I was today years old when I found out that Spotify’s entire existence started with selling ads. From Nick Heer’s review of Liz Pelly’s Mood Machine:

While Spotify’s founders tend to describe a noble birth, Perry points to a 2015 interview with co-founder Martin Lorentzon in which he describes the idea to build a targeted advertising platform first. How it would acquire users was an open question — “[s]hould it be product search? Should it be movies, [or Godfather’], or audiobooks? And then we ended up with music”. That is not necessarily a bad thing. What is bad, though, is that Spotify reportedly began with an unlicensed library and made money on the back of it. That combination does not sound to me like the result of a love of music.

This explains a lot about why it feels like Spotify’s interests don’t align with my own.

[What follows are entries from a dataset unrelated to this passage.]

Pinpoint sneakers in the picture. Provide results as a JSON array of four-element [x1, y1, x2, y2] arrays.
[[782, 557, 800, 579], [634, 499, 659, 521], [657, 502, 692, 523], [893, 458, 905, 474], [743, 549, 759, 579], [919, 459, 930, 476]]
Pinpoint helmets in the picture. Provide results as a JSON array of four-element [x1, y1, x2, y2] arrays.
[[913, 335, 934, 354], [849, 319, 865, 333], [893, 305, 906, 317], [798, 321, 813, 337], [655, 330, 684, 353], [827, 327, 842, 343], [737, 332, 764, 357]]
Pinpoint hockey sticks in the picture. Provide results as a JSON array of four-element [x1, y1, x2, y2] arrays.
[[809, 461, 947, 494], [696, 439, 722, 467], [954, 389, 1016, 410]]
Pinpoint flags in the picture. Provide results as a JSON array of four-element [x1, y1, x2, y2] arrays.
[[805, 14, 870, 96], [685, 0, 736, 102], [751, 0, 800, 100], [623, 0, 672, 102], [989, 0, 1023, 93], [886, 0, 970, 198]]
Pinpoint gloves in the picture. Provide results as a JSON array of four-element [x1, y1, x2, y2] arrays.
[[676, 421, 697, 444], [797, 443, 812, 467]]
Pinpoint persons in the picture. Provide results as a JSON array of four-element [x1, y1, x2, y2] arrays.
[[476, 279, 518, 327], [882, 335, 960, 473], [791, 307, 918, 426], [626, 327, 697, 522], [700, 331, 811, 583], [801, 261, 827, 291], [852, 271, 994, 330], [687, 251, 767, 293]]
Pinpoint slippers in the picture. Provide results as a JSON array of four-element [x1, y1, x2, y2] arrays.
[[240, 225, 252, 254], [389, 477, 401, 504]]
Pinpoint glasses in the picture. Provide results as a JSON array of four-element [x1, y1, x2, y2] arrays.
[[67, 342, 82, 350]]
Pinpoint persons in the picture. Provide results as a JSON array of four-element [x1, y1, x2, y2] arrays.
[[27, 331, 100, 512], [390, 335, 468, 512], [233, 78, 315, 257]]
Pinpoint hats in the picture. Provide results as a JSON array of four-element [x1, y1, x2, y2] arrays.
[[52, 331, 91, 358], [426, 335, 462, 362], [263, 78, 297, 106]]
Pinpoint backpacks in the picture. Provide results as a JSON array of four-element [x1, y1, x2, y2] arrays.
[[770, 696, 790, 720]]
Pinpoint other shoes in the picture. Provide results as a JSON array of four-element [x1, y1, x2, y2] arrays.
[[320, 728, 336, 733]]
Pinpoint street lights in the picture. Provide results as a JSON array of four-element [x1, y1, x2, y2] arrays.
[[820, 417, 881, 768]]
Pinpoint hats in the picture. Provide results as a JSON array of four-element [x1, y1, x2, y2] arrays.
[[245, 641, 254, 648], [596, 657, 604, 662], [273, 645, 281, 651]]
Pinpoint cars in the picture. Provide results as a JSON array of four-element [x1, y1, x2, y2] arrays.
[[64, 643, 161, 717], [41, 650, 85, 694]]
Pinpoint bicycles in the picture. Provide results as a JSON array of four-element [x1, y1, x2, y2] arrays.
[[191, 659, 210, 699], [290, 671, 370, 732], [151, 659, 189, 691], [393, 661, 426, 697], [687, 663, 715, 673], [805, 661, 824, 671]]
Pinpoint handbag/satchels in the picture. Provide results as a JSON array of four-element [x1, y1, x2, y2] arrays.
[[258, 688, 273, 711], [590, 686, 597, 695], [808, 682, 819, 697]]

Most of their decisions don’t line up with the decisions people who love music would make. 

For example, when attempting to fight spammy AI-generated music:

In an attempt to disincentivize these behaviours and reduce Spotify’s costs, the company announced in November 2023 it would stop paying royalties for tracks with fewer than one thousand annual streams. … How much it actually hurts low-effort spammers is a good question, but it impacts legitimate indie artists — what [Universal Music Group CEO] Grainge calls garbage” — for whom Spotify now presents no advantage over piracy.

I can understand how this decision was made, but its ramifications — and the lack of consideration for them — are damning. 

All this to say that Nick Heer’s essay is excellent, and I highly recommend it.